How an Ethiopian slave became a South African teacher

isho Jarsa, trained as a domestic servant, went on to become a teacher
When Neville Alexander used to visit his maternal grandmother Bisho Jarsa as a boy, he never suspected the extraordinary story of how she had come from Ethiopia to the South African city of Port Elizabeth.
Bisho was one of a group of Ethiopian slaves freed by a British warship in 1888 off the coast of Yemen, then taken round the African coast and placed in the care of missionaries in South Africa.
“We were overawed in her presence and by the way she would mumble to herself in this language none of us understood,” recalls Mr Alexander, now 74.
This was Ethiopia’s Oromo language, Bisho’s mother tongue, which she reverted to as she grew older.
Mr Alexander, who was a political prisoner in the 1960s, sharing Robben Island with Nelson Mandela, is today one of South Africa’s most eminent educationists.
He remembers his younger siblings asking their mother, Dimbiti: “What’s Ma talking about… what’s the matter with her?

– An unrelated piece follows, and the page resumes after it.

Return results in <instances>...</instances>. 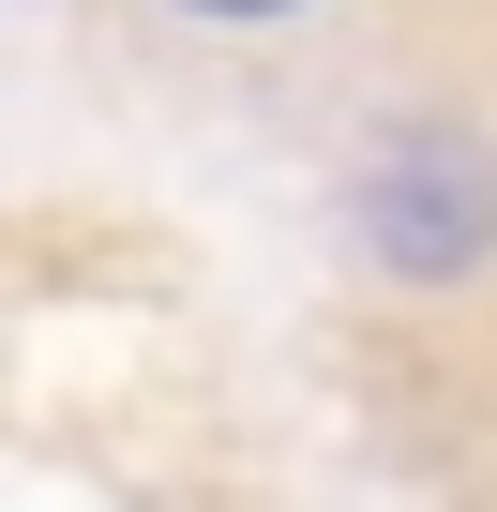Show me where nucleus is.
<instances>
[{"label": "nucleus", "instance_id": "f257e3e1", "mask_svg": "<svg viewBox=\"0 0 497 512\" xmlns=\"http://www.w3.org/2000/svg\"><path fill=\"white\" fill-rule=\"evenodd\" d=\"M347 226H362L377 272H407V287H467L482 256H497V136H467V121H407V136H377Z\"/></svg>", "mask_w": 497, "mask_h": 512}, {"label": "nucleus", "instance_id": "f03ea898", "mask_svg": "<svg viewBox=\"0 0 497 512\" xmlns=\"http://www.w3.org/2000/svg\"><path fill=\"white\" fill-rule=\"evenodd\" d=\"M181 16H226V31H257V16H302V0H181Z\"/></svg>", "mask_w": 497, "mask_h": 512}]
</instances>
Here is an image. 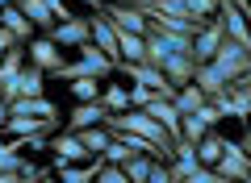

What’s she saying?”
Their mother would respond: “Don’t worry about Ma… she’s just talking to God.”
When he was in his late teens, his mother told him about his Ethiopian origins but Mr Alexander thinks even she may not have known all
the details, which he only discovered when he was in his fifties.
He found out that the freed Ethiopians had all been interviewed on their arrival in South Africa.
The story began on 16 September 1888, when Commander Charles E Gissing, aboard the British gunship HMS Osprey, intercepted three
dhows carrying Ethiopians to the slave markets in the Arabian port of Jeddah.
Sold for maize
Commander Gissing’s mission was part of British attempts to end the slave trade – a trade that London had supported until 1807, when it
was abolished across the British Empire.

On their arrival in Yemen, the children were looked after by local families and missionaries
All the 204 slaves freed by Commander Gissing were from the Oromo ethnic group and most were children.
The Oromo, despite being the most populous of all Ethiopian groups, had long
been dominated by the country’s Amhara and Tigrayan elites and were regularly used as slaves.
Emperor Menelik II, who has been described as Ethiopia’s “greatest slave entrepreneur”, taxed the trade to pay for
guns and ammunition as he battled for control of the whole country, which he ruled from 1889 to 1913.